Selected passage:
BEGIN
Whatever the case, let’s also rebut the demonization of the Quds force commander and place his history in proper perspective.

Qasem Soleimani was the equivalent of a special forces general in Western military organizations. He commanded the Quds Force, the clandestine, unconventional warfare arm of the Islamic Revolutionary Guards Corps (IRGC). He was not the only IRGC general but he was primus inter pares amongst them and a revered figure in Iran. Think George Patton, Douglas McArthur and Dwight Eisenhower rolled into one. Having risen through the ranks on the basis of intelligence and bravery in battle, his mission was to fight, via covert, irregular and indirect means, all enemies of the Islamic Republic. To that end he was a loyal servant of his faith and his country, just as many honoured Western military figures have been in their homelands.

Soleimani was tasked with fighting Iran’s enemies and defending its geopolitical interests. Iran’s enemies include the US, Israel and the Sunni Arab oligarchies that are the West’s “friends” in the Middle East. Iran’s interests include consolidating its sphere of influence in places where Shiite populations are significant, to include the Levant (Lebanon and Syria), Afghanistan, Iraq and Gulf states. It has an interest in undermining Israel and the Sunni Arab oligarchies. It has an interest in confronting the US military presence in the Persian Gulf and rest of the Middle East. It aspires to reclaim its place as a major regional power in the face of these adversaries.

To that end Soleimani cultivated proxies across the world, including Hezbollah, Hamas, a number of Shiite militias in Iraq and Yemen, and off-shoots in such distant places as Venezuela and Paraguay. These proxies were tasked with a number of unconventional missions, including support for the Assad regime in Syria, attacks on Sunnis and occupying forces in post-invasion Iraq, and attacks on Israeli interests world-wide. He and his proxies were and are devoted adversaries of Sunni Wahhabist/Salafist al-Qaeda and ISIS, to the point that the US provided air cover for the Iran-backed Shiia militias in Iraq during the war against their common foe. Read that again: at one time the US cooperated in combat with Soleimani’s allies in Iraq in the fight against ISIS.

It is true that the Quds Force trains, equips, supplies, technically and tactically aids and funds irregular warfare actors that use terrorism as a tactic. It is true that Iran-backed Shiia Iraqi militias killed occupying US troops via ambushes and IED attacks in order to hasten their departure from that country. It is true that these militias have committed atrocities against civilians, including market bombings in Sunni dominant areas of Iraq and Syria. But it should be remembered that the Sunni Arab world is not above such things, and the US has a sorry history of aiding, equipping and funding rightwing death squads throughout Latin America and elsewhere (anyone remember the “Contras?” They were, after all, an irregular militia attacking the Sandinista regime in Nicaragua). It is also true that the US killed thousands of civilians in Iraq and Afghanistan in its self-proclaimed “war on terror” (sic).

It is therefore a bit precious of the Trump administration to talk of Soleimani as if he was Hitler’s twin. He was ruthless, to be sure. But in that regard he was no different than most any other professional special operator, especially when the proxies that he helped organize and equip had and have considerable degrees of operational autonomy in the areas in which they are located (because tactical flexibility is a key to guerrilla warfare success).
END
Given information:
BEGIN
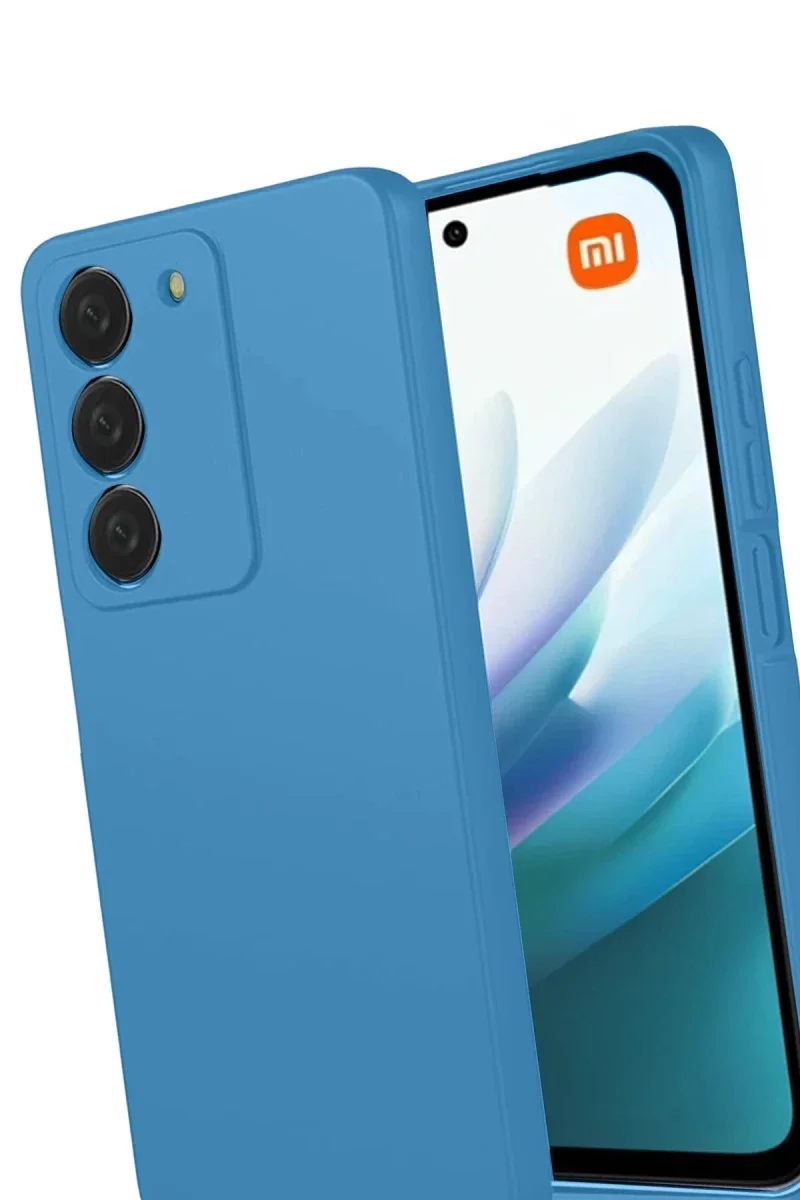 Xiaomi Redmi 15 4G First Silikon - Mavi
END
What to produce:
Can you continue the commentary on Qasem Soleimani, picking up right after its final paragraph?

Answer to the problem:
Mention here of the sins of others is not about “whataboutism.” It is about the reality of Soleimani’s profession. So let us return to the circumstances and consequences of his death.

The Pentagon statement that Soleimani was killed “at the president’s direction” implies a desire to distance the military from the decision to strike. Also, Trump falsely claimed that Soleimani was responsible for terrorist attacks “from London to New Delhi.” That is a distortion of the truth.

The vast majority of Islam-inspired attacks over the last three decades were committed by Sunni extremists, not Shiites. Although Iran was behind the bombing of the Israeli Embassy and Jewish Community Centre in Buenos Aires in the 1990s, attempted a revenge attack in San Diego on the captain of the US destroyer that downed an Iranian airliner that same decade and targeted Israelis in places like Thailand in the years that followed, it has been very careful in its operational focus, concentrating primarily on the region in which it is located. In contrast, terrorist attacks in Bali, Spain, London, France, Russia, India, Pakistan and the Philippines, to say nothing of the US, have all been the work of Sunni extremists supported by governments that are ostensibly friends and allies of the West. Given the silence that is directed towards these governments by the likes of the US, the claims that Soleimani and Iran are the greatest sponsors of terrorism in the world is a classic case of selection bias (at best) or rank hypocrisy (at worst). 

In any event, there was something odd about how the US revealed how Soleimani was killed. The Pentagon normally does not refer to POTUS when describing extrajudicial assassinations, even though the president must authorize all strikes against high value targets (an Obama-era order that remains in place). It also does not go into long elaborations justifying why the targeted person was killed. Taken together, this suggests that the move was made out of impulse, not reason. In fact, it seems that the president acted against command advice and that the US military followed orders in spite of reservations, and now the spin is on justifying the strike.

The real test comes when the Iranians respond, which will likely be unconventional, irregular, asymmetrical and prolonged. This is not going be a quick conventional war, as the Iranians understand that the way to defeat the US is to not go toe-to-toe in a conventional force-on-force confrontation. Instead, the best strategy is to employ a “death by a thousand cuts” global low intensity blood-letting campaign that saps not only the resources of the US military but also the will of the US people to support yet another seemingly endless war without victory.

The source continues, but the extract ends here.